2.13. Mimese permanente

Sabemos que, nos nossos dias como no século XX, existe um segmento relevante das audiências que se reconhece e se identifica com o teatro não-dramático ou com aquilo a que, na sequência de Lehmann, temos vindo a chamar o pós-dramático. Esse público, possivelmente mais esclarecido, reconhece e identifica-se com os mecanismos de distanciação utilizados nas visões, muito diferentes entre si, de Brecht, Foreman ou La Compte, e reconhece aqueles mecanismos como formas de chegar à verdade artística. Mas esta identificação, que é histórica, não é incompatível com o entendimento lato de mimese que defendemos e que atribuímos a Aristóteles. Pelo contrário, os objectivos de empatia e catarse descritos por Aristóteles podem ainda reconhecer-se hoje, inclusive nas mais variadas expressões artísticas do século XXI. Cremos por isso que nas artes os mecanismos de empatia do público são sempre necessários, até, ironicamente, para fazer aceitar os mecanismos da distanciação. Podemos afirmar que existe sempre empatia, e que a causa dessa existência é, como defendeu Aristóteles, “natural”. De facto, mesmo Artaud aderiu, se identificou, e se emocionou com o Teatro de Bali que viu pela primeira vez em Paris.
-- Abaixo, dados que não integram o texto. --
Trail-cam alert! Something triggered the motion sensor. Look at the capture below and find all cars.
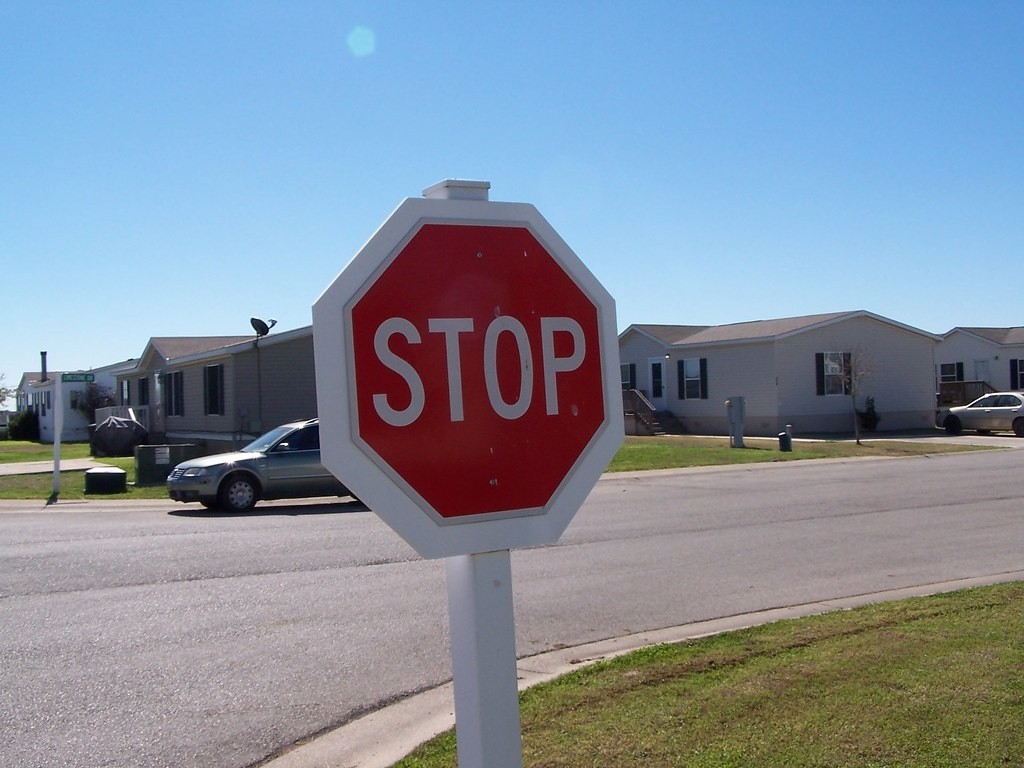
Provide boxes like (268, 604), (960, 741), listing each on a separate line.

A visão de teatro que esses espectáculos nele despoletaram resulta incontestavelmente de uma adesão empática e por isso,

profundamente catártica. Brecht também procurou essa espécie de verdade, insistindo das mais variadas formas na atenção dos espectadores para o mundo em que vivem, e na

53 importância de os levar a reflectir, a olhar para os factos de diferentes pontos de vista, a pôr questões, a interrogar as evidências. Não existe nesta perspectiva uma diferença fundamental entre os propósitos de Artaud e de Brecht e aquilo que Stanislavski dizia ser o objectivo fundamental do actor em relação aos espectadores: “tocá-los

profundamente”. Por muito diferentes que sejam, e são, as suas concepções de teatro e os seus objectivos, os efeitos sobre espectador permanecem uma preocupação comum e sobretudo uma sua condição necessária.

O teatro de Brecht, de Robert Wilson ou de Richard Foreman, como aliás a pintura não- figurativa de Mondrian ou de Rothko, propõem em em todos os casos visões artísticas que requerem formas de reconhecimento, seja ‘reconhecimento’ definido como realidade intelectual ou como realidade sensorial. Nunca poderemos eliminar da nossa noção de arte, e da própria ideia de arte, a interacção dinâmica entre logos, discurso, e pathos, emoção. Como afirma Hans-Ulrich Gumbrecht, a arte, e por isso a experiência estética, oscila por definição entre a produção de presença e a produção de sentido:

Se admitirmos que não existe experiência estética sem um efeito de presença e não há efeitos de presença sem que esteja em jogo a substância e se aceitarmos que o componente da presença na tensão ou oscilação que constitui a experiência estética nunca pode ser estabilizado, segue-se que sempre que um objecto da experiência estética surge e por momentos produz em nós essa sensação de intensidade, ela parece vir do nada. (2004:141)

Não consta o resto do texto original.